> What to work on:
Restate word for word the lines from the one containing "What distance from the image's" through the end of the listing below, with both ends included.

::: Input material :::

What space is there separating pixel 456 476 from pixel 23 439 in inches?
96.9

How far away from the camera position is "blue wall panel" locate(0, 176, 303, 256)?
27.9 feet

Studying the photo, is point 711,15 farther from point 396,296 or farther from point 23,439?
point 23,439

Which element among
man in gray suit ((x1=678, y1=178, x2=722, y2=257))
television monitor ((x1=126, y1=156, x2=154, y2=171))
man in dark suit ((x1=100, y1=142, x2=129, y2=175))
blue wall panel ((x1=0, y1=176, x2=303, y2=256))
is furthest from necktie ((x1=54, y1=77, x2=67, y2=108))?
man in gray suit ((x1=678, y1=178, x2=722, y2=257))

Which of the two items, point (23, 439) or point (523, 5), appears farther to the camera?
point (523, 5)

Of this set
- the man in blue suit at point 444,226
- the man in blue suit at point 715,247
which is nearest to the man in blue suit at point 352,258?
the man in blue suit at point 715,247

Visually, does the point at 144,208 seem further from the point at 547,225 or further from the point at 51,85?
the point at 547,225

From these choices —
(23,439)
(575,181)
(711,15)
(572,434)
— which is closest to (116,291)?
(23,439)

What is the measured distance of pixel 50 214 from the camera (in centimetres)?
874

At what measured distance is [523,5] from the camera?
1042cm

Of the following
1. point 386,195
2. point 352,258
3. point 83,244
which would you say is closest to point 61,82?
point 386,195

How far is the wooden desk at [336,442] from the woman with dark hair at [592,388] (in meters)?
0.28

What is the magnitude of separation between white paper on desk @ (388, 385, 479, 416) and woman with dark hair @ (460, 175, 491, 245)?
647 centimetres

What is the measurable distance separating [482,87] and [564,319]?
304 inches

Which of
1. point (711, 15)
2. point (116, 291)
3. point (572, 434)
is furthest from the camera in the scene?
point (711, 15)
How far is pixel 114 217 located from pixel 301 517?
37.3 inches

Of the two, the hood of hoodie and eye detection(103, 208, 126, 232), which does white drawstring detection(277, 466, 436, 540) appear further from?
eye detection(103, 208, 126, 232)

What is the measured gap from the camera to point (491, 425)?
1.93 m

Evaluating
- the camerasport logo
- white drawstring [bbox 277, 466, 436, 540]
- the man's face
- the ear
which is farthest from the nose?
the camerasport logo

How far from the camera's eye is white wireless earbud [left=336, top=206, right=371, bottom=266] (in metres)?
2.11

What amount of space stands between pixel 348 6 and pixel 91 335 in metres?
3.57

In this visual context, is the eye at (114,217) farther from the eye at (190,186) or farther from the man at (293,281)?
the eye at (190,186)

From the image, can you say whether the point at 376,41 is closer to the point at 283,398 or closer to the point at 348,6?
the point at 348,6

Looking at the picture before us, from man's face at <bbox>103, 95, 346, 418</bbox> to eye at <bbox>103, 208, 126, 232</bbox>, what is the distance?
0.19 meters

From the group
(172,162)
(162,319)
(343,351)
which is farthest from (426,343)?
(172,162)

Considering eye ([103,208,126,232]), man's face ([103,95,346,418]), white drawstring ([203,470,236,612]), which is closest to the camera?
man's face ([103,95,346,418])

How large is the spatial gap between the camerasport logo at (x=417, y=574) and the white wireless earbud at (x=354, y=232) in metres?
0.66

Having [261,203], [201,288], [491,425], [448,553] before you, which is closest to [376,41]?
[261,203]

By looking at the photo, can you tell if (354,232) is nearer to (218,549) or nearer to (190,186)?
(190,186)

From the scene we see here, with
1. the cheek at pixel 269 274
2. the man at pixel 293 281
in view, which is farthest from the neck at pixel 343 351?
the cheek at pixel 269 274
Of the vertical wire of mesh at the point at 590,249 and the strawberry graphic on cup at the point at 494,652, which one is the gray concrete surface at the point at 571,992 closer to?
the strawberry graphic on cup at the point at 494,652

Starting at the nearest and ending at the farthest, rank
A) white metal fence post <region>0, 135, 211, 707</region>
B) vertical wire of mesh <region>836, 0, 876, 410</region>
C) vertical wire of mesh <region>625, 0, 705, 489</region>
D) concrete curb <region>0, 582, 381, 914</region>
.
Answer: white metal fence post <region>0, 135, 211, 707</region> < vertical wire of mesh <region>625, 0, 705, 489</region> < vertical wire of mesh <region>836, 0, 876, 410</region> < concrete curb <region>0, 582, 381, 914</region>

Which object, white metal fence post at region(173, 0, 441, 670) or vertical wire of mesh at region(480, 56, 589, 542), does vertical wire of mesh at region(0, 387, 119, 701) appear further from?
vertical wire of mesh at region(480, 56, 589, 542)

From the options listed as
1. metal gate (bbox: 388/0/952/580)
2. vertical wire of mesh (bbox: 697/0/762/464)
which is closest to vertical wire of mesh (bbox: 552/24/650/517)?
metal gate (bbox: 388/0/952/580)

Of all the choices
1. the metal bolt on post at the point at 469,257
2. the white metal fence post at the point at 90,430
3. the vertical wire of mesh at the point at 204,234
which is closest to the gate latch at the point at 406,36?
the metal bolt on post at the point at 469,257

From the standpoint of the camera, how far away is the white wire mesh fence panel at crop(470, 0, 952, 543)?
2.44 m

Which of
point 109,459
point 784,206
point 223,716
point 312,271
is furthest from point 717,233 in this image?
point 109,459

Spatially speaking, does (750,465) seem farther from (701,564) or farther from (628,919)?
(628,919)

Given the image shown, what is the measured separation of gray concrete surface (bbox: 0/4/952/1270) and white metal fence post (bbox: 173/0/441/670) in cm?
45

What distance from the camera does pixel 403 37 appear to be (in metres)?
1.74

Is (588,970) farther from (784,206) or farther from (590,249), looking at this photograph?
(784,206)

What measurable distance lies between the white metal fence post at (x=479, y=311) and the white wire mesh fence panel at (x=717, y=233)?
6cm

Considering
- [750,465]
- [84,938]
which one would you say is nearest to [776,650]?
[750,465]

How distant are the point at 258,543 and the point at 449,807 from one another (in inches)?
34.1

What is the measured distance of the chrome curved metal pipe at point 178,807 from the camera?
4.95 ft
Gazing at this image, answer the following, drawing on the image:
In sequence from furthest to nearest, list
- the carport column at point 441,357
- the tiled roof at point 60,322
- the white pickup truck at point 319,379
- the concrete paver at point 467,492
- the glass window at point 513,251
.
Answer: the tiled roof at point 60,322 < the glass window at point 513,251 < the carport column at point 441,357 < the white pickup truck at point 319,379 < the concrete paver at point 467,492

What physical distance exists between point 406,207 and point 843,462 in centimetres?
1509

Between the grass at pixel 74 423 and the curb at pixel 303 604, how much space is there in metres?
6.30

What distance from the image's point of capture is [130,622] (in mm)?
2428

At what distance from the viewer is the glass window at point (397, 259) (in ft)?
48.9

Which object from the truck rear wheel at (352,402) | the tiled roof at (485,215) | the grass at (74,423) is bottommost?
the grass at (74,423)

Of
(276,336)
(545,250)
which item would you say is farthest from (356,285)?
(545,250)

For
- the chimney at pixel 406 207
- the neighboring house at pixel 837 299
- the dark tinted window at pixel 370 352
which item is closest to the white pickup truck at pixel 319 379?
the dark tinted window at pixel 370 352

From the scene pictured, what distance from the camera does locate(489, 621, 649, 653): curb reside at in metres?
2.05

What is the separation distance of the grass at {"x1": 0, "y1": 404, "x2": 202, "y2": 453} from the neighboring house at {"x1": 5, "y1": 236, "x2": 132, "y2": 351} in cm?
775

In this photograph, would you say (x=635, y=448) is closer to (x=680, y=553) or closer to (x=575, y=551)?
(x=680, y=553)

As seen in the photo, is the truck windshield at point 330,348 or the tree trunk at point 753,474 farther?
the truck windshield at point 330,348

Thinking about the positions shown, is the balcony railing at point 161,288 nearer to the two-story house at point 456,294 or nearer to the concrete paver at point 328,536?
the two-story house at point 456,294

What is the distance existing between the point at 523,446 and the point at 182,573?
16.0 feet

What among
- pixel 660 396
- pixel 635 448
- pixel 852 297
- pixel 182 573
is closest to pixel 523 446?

:::

> Exercise output:
What distance from the image's point of capture is [130,622] (in mm)?
2428

At what distance from the viewer is the glass window at point (397, 259) (in ft)?
48.9

Which object from the truck rear wheel at (352,402) | the tiled roof at (485,215) | the grass at (74,423) is bottommost?
the grass at (74,423)

Of
(276,336)
(545,250)
which item would you say is farthest from (356,285)?
(545,250)

For
- the chimney at pixel 406 207
- the neighboring house at pixel 837 299
- the dark tinted window at pixel 370 352
which item is closest to the white pickup truck at pixel 319 379?
the dark tinted window at pixel 370 352

From the scene pictured, what distance from the camera does locate(489, 621, 649, 653): curb reside at in metres?
2.05

What is the separation distance of the grass at {"x1": 0, "y1": 404, "x2": 202, "y2": 453} from the neighboring house at {"x1": 5, "y1": 236, "x2": 132, "y2": 351} in cm?
775

In this photograph, would you say (x=635, y=448) is closer to (x=680, y=553) or closer to (x=575, y=551)?
(x=680, y=553)

As seen in the photo, is the truck windshield at point 330,348 or the tree trunk at point 753,474 farther?
the truck windshield at point 330,348

Thinking about the positions shown, is the balcony railing at point 161,288 nearer to the two-story house at point 456,294 or nearer to the concrete paver at point 328,536?
the two-story house at point 456,294

What is the distance existing between the point at 523,446 and the point at 182,573?
16.0 feet

What among
- pixel 660 396
- pixel 635 448
- pixel 852 297
- pixel 182 573
is closest to pixel 523 446?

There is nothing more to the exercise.